No pictures, nothing altered: return the data below.

==== DATA SEGMENT

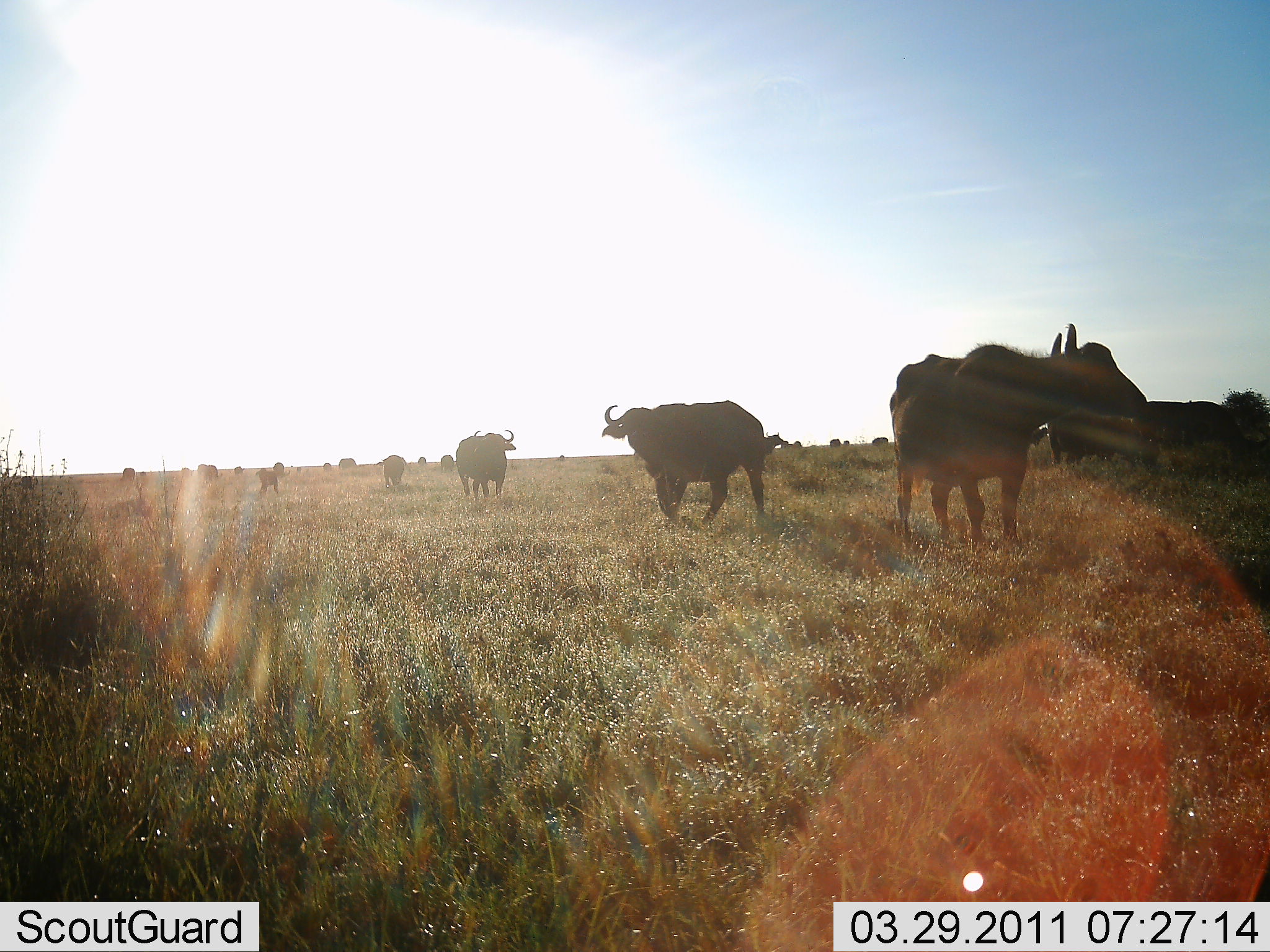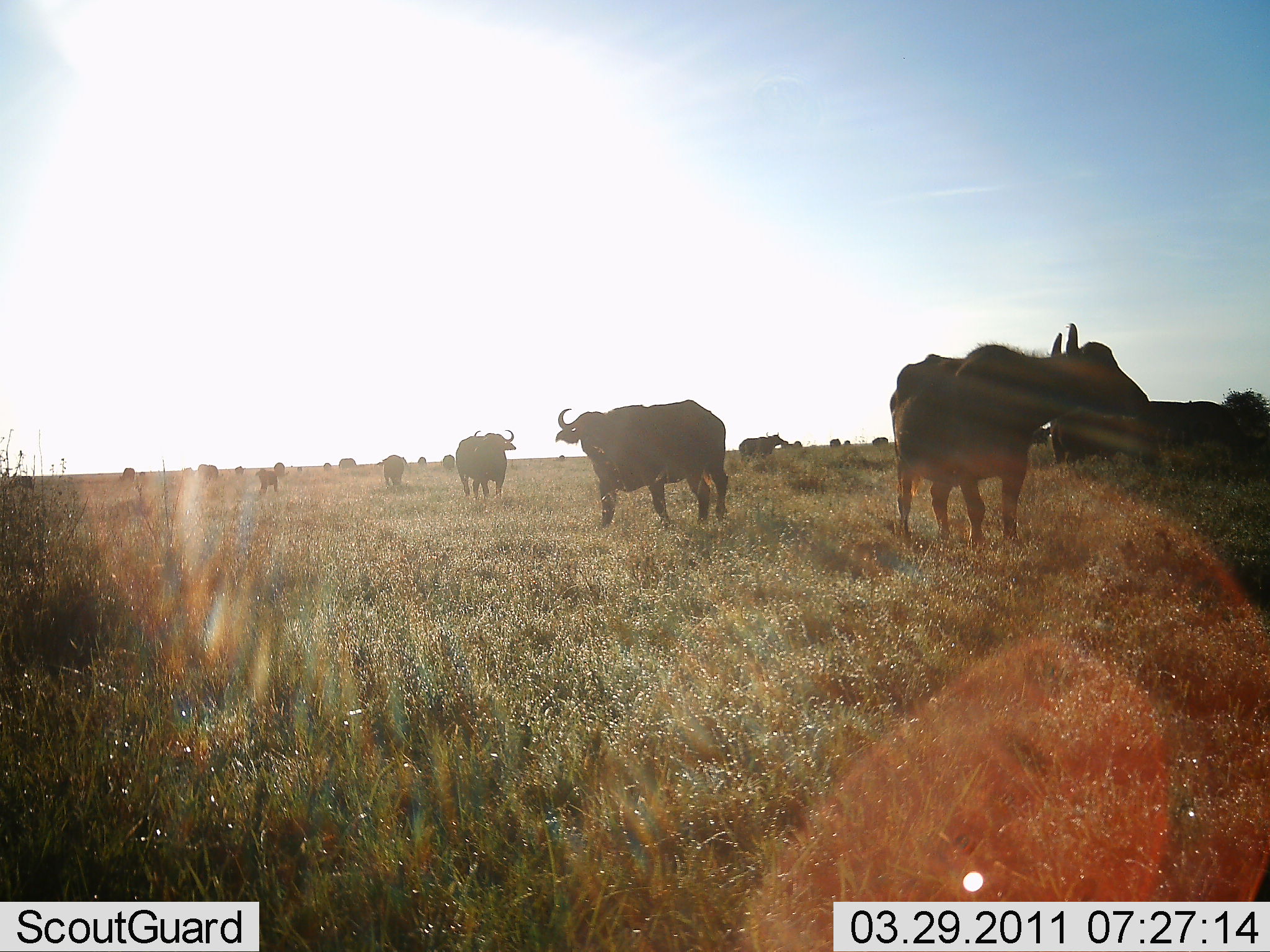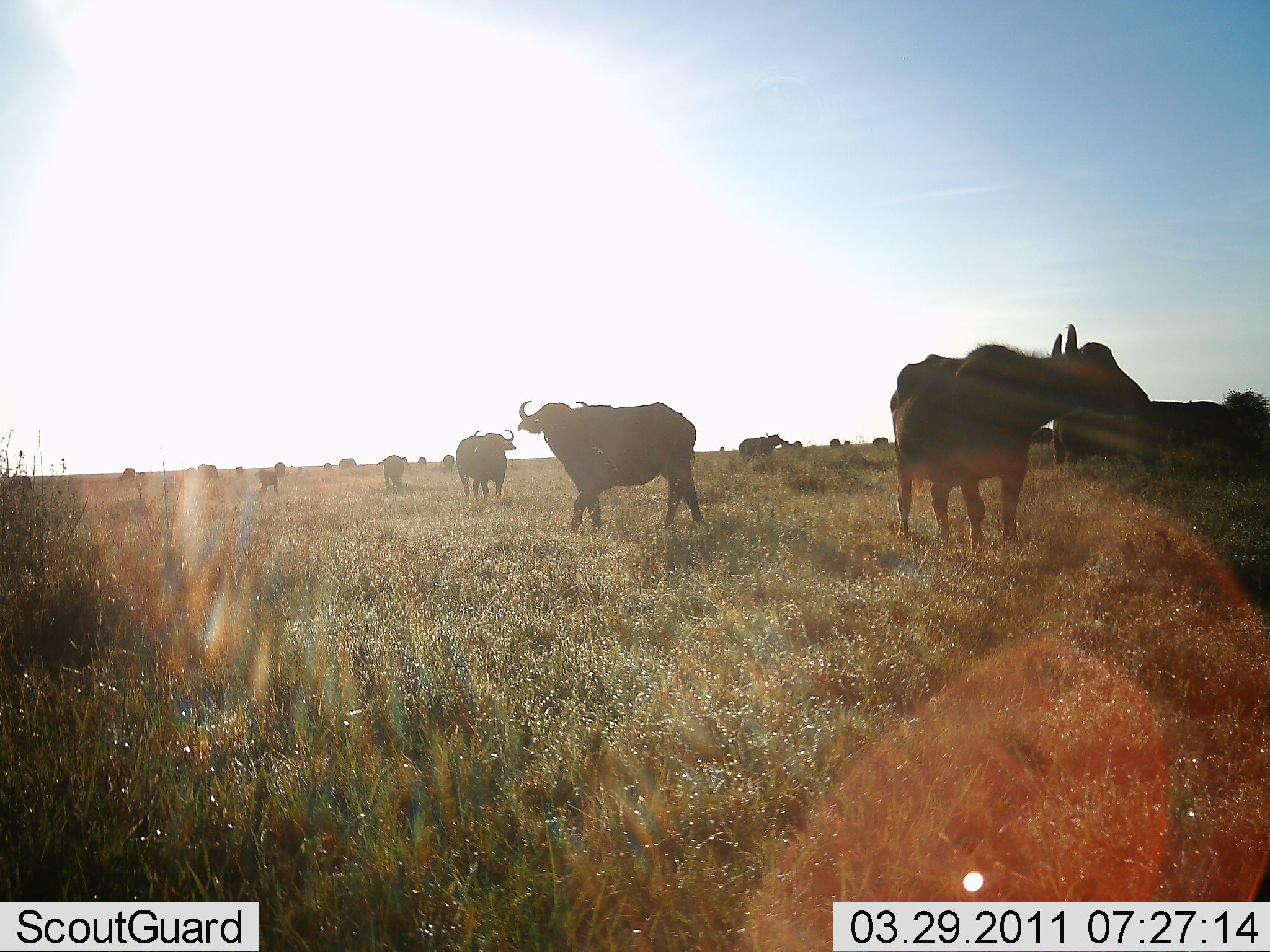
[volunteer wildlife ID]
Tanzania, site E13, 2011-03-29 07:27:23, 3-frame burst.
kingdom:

========

TASK ANSWER:
[volunteer wildlife ID]
Tanzania, site E13, 2011-03-29 07:27:23, 3-frame burst.
kingdom:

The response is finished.